Maybe it's pure coincidence that "Hostel" became a hit after two years of headlines about Abu Ghraib and the rise of anti-Americanism in Europe. But here's the tip-off that the director, at least, knew exactly what he was doing: his two protagonists are jackasses of a specifically American, "what happens in Bratislava stays in Bratislava" variety. You'd want five minutes alone in a room with these knuckleheads, too. Craven's "The Hills Have Eyes" in 1977 was about atom-bomb testing in the Southwest; if you didn't know that the remake (directed by a Frenchman, natch) was a broader critique of U.S. aggression, the moment when the hero jams an American flag through a mutant's neck really spells it out.
Right now, no one has better fingertips for this material than the people at Lions Gate. The studio just won the top Oscar for "Crash," but its executives make no apologies for the bloodier side of their business. "Have I no shame? Is that what you're asking?" says president Tom Ortenberg. "When we see a void in the market, we do our best to fill it. And we didn't feel that there were enough, or really any, R-rated, balls-to-the-wall horror films out there." Without the yoke of a parent company, Lions Gate is free to unleash its inner provocateur, whether that means putting a pair of severed fingers on its "Saw 2" poster—which even Berney, a competitor, calls "a classic"—or playing up the fact that people passed out during previews of "Hostel." "I feel bad that some people had such an extreme reaction," says Palen, "but as a marketer, it was an opportunity to alert people who relish that kind of movie that we've got one for them."
There may not be many more. "The impulse to make these films gets less and less pure as the box office goes up. That's the pattern," says Craven. "A series of original films comes out, often quite furious in their energy, and they find a big audience. Then suddenly everyone wants to make one." And ingenuity takes a nosedive. Screen Gems' remake of "When a Stranger Calls" took in plenty of money last month, but horror-fan hangouts on the Web like Bloody-Disgusting.com gave it two severed thumbs down. "It was like a TV movie of the week," says Fangoria's Timpone.

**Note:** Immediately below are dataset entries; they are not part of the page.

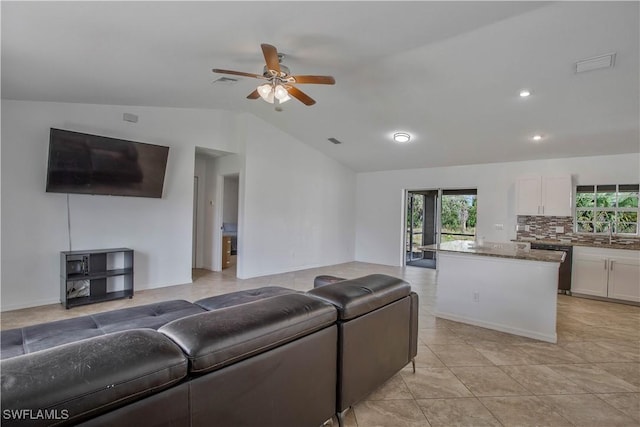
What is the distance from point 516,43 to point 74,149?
5032 mm

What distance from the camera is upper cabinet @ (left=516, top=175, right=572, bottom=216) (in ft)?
17.9

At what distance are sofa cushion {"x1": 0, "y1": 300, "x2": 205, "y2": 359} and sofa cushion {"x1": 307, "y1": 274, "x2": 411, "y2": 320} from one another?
3.63ft

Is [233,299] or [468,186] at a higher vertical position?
[468,186]

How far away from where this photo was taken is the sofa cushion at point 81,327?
1.68 meters

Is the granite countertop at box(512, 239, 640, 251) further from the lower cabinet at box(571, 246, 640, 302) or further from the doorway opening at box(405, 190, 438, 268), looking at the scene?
the doorway opening at box(405, 190, 438, 268)

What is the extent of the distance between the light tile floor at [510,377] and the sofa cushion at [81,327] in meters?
1.41

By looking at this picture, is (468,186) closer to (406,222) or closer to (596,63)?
(406,222)

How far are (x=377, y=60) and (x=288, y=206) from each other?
368 centimetres

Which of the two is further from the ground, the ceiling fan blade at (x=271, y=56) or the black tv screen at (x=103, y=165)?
the ceiling fan blade at (x=271, y=56)

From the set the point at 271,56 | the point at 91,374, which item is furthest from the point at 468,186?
the point at 91,374

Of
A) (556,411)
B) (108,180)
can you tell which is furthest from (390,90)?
(108,180)

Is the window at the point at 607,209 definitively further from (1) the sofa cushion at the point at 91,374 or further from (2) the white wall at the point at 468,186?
(1) the sofa cushion at the point at 91,374

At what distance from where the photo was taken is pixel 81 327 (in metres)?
1.94

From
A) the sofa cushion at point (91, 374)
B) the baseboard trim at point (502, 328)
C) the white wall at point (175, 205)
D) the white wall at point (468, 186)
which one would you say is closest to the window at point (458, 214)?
the white wall at point (468, 186)
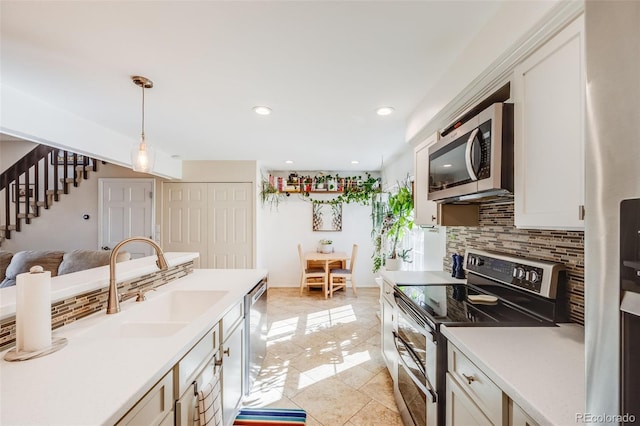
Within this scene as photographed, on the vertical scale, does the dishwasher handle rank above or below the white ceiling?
below

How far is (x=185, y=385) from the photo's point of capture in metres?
1.19

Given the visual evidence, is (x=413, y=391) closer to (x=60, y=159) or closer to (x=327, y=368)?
(x=327, y=368)

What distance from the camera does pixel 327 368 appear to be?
8.55ft

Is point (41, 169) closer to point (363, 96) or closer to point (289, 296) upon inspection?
point (289, 296)

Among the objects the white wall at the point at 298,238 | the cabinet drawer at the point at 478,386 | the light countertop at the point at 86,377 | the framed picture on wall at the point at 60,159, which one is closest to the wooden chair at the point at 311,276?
the white wall at the point at 298,238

Upcoming titles like "Snakes on a Plane" don't inspire hope, though horror fans will appreciate New Line's decision to add more gore to the film after an early version received a measly PG-13. Palen has no delusions about the future. "Like anything else," he says, "this will run its course." If horror films have taught us anything, though, it's this: you can kill them, but they never stay dead.